### PARTS OF THE EXERCISE
[1] In the sea surface temperature text, what is named as a typical requirement from these data?
[2] Reproduce the sea surface temperature text between "(For now we" and "the simpler cases).", inclusive, substituting "refinements" for "specializations".

### SELECTED TEXT
──────────────────────────────

Here is a set of files containing ocean surface temperature (SST). This won’t work on your local system, but it’s a set of files somewhere that R can see. (Our system is set up to provide very easy access to these kinds of files - to download these exact files or to emulate our system see the section below. )
files <- raadtools::sstfiles()$file[13051:13062]
print(basename(files))## [1] "avhrr-only-v2.20170525.nc" "avhrr-only-v2.20170526.nc"
## [3] "avhrr-only-v2.20170527.nc" "avhrr-only-v2.20170528.nc"
## [5] "avhrr-only-v2.20170529.nc" "avhrr-only-v2.20170530.nc"
## [7] "avhrr-only-v2.20170531.nc" "avhrr-only-v2.20170601.nc"
## [9] "avhrr-only-v2.20170602.nc" "avhrr-only-v2.20170603.nc"
## [11] "avhrr-only-v2.20170604.nc" "avhrr-only-v2.20170605.nc"
A typical requirement from these data is to extract values from local sub-region/s and summarize. A sub-region might be an extent (bounding box in the coordinate system of the data), a set of point/s, a set of line/s or polygon/s. Each of these types of sub-regions is a query of the underlying gridded data.
(For now we ignore cases of varying query-in-time, continuous interpretation of cell values, and weighted or partial cell-coverage - these are specializations that build on lower level functionality of the simpler cases).

──────────────────────────────

### DATASET RECORDS
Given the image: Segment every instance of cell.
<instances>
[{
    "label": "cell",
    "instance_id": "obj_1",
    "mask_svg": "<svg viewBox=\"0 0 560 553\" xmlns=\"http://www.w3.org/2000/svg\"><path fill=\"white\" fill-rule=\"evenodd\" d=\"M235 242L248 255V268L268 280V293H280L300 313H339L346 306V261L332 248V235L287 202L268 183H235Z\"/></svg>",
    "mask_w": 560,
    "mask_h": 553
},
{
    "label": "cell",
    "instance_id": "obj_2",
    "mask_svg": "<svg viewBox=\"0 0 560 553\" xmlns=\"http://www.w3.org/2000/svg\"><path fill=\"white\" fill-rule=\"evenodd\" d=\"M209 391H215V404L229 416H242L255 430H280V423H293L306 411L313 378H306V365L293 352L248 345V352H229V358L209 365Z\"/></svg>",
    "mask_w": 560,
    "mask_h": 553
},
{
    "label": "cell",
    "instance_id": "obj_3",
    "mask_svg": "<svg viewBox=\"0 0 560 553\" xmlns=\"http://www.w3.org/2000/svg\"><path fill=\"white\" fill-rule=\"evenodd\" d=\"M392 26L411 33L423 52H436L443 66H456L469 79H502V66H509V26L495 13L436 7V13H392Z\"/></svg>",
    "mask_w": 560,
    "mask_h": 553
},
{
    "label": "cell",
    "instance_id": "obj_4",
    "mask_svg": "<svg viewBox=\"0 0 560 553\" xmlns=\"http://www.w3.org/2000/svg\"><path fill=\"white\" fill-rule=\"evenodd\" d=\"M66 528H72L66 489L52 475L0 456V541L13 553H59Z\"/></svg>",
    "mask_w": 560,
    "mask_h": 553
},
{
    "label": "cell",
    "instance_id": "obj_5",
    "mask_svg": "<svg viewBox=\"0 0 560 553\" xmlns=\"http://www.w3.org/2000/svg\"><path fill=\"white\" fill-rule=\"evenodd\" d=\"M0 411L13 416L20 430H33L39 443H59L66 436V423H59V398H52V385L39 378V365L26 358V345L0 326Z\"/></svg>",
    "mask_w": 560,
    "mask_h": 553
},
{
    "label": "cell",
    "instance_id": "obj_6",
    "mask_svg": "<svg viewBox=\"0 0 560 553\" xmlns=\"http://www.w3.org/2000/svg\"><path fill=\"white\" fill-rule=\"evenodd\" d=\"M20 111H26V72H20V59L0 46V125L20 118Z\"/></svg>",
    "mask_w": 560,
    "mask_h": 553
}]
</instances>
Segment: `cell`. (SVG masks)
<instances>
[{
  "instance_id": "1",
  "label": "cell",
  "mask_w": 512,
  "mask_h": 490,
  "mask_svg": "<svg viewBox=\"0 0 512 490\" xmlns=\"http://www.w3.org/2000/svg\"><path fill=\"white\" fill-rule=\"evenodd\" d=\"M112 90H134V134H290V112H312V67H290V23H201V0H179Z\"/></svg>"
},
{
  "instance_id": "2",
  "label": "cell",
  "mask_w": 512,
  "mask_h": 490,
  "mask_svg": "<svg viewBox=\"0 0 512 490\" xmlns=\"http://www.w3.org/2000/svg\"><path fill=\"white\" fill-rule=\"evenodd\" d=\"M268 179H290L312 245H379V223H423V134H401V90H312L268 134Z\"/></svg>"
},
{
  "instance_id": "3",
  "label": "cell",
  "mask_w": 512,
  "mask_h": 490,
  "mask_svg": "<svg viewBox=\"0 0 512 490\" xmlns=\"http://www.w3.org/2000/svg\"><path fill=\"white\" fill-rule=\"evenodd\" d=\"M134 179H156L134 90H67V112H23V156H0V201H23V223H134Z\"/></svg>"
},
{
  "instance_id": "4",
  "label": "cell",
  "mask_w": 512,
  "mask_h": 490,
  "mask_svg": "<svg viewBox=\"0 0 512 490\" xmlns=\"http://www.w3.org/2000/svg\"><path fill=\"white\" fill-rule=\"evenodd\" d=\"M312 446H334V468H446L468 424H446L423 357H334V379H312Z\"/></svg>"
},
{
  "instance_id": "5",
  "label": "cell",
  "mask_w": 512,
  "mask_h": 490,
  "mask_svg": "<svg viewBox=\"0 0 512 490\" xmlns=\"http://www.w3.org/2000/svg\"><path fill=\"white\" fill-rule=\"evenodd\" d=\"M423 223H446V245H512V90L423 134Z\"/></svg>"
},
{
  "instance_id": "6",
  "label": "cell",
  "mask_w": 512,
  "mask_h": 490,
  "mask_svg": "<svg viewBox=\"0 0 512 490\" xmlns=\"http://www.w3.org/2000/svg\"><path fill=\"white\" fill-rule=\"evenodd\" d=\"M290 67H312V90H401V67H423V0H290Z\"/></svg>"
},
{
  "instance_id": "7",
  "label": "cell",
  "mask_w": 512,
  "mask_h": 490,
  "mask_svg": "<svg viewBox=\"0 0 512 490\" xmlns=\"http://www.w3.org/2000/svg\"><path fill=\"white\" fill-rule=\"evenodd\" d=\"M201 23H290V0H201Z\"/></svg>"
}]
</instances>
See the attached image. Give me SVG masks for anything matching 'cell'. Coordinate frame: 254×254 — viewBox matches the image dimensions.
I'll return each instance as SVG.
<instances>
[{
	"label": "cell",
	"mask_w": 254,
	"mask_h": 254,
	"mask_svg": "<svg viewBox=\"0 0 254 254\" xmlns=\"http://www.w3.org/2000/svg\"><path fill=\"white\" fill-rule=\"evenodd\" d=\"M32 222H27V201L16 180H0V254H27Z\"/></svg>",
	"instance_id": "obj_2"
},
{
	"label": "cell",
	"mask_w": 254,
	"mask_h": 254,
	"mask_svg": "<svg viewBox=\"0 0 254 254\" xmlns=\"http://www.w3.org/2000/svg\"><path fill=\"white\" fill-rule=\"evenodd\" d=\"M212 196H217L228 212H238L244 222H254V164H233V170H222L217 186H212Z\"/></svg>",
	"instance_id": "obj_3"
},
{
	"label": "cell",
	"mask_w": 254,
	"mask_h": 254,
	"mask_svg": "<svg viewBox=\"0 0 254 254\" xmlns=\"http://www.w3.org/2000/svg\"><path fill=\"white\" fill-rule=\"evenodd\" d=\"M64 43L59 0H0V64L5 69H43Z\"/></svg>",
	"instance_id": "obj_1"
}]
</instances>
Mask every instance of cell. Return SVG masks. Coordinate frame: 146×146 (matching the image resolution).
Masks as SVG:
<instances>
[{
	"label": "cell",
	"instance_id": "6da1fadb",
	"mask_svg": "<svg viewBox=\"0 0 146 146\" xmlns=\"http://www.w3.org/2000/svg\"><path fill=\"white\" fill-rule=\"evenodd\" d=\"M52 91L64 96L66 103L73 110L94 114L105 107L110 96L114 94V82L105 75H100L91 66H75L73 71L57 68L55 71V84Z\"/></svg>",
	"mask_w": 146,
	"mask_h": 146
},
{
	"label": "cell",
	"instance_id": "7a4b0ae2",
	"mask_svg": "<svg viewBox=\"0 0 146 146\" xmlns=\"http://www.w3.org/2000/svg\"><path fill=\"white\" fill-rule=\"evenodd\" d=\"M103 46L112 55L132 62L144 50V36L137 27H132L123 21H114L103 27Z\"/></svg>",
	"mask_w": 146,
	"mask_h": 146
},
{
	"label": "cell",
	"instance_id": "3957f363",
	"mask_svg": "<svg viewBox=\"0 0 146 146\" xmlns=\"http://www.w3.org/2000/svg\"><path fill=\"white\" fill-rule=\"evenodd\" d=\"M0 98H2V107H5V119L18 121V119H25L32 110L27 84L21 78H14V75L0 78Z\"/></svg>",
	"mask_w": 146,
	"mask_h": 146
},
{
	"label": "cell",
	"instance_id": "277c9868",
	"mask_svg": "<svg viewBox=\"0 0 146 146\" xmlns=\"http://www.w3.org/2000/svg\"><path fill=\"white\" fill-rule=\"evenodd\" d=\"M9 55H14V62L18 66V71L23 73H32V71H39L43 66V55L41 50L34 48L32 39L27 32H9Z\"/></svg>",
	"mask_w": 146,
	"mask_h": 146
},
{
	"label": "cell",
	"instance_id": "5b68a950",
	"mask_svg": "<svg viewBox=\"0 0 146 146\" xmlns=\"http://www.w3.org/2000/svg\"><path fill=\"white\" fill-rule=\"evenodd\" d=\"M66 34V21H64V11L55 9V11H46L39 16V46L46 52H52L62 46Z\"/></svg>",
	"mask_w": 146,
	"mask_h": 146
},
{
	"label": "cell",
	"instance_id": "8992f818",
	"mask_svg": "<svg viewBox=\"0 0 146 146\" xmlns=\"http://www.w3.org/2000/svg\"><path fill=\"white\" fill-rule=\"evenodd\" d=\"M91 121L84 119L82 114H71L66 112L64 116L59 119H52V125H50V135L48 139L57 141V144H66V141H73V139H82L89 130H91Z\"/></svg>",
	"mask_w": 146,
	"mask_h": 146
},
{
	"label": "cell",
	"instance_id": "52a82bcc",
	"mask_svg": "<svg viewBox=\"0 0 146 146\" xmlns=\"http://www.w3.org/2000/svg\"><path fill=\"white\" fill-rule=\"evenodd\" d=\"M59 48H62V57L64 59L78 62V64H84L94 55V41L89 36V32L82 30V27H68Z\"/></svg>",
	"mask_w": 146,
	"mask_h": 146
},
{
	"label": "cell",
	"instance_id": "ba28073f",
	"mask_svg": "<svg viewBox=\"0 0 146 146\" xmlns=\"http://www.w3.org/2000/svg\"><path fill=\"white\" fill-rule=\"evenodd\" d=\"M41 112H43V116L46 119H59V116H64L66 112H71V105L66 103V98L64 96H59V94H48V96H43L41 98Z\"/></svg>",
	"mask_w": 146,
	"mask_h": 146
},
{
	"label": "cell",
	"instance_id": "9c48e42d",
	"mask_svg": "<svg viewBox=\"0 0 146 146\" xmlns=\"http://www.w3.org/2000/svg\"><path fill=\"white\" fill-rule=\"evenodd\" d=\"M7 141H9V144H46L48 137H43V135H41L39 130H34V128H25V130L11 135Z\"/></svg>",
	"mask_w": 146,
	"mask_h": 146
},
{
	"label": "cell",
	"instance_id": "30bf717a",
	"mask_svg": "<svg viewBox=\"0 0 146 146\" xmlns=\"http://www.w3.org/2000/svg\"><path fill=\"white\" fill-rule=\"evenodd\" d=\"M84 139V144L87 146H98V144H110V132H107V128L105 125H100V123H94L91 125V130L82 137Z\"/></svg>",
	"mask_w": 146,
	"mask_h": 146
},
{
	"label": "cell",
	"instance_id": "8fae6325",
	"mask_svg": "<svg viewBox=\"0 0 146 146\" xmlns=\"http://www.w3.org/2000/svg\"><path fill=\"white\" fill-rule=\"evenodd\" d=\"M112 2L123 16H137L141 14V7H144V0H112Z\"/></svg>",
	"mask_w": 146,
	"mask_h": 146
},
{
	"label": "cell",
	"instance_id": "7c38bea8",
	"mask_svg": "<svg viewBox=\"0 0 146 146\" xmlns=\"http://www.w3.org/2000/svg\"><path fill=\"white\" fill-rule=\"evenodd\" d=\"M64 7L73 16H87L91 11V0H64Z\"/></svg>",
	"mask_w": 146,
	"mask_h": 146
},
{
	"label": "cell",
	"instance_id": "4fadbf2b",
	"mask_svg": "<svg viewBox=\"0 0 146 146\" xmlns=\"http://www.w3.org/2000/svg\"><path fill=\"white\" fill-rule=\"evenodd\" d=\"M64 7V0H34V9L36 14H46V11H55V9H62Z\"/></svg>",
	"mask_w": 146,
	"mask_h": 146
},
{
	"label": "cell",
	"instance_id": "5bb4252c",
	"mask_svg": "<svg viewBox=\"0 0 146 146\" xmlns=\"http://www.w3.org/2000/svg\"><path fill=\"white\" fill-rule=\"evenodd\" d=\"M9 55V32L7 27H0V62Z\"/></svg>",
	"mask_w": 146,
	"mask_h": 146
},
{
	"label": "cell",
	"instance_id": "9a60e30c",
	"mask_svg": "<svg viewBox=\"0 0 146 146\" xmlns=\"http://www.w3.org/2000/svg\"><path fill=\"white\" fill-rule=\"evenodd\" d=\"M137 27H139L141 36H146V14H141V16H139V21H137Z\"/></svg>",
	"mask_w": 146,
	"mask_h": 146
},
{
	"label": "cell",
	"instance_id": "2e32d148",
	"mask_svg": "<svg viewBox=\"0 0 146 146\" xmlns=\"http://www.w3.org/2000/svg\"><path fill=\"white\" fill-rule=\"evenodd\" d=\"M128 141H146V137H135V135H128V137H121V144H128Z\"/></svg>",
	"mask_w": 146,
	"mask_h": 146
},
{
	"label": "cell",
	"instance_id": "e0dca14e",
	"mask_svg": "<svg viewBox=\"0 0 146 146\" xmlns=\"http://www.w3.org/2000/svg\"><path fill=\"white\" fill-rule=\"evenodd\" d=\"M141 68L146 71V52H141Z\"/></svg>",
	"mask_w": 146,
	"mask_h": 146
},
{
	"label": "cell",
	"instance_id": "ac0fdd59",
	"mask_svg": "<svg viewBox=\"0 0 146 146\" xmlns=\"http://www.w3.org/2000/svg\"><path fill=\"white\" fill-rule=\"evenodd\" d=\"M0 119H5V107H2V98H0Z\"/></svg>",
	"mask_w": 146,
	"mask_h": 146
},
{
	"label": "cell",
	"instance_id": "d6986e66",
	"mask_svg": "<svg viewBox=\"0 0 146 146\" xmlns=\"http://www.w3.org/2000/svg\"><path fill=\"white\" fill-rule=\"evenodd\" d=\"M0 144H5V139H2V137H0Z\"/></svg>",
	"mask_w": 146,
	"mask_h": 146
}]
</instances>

──────────────────────────────

### ANSWERS PER TASK
[1] Extracting values from local sub-regions and summarizing them.

[2]
(For now we ignore cases of varying query-in-time, continuous interpretation of cell values, and weighted or partial cell-coverage - these are refinements that build on lower level functionality of the simpler cases).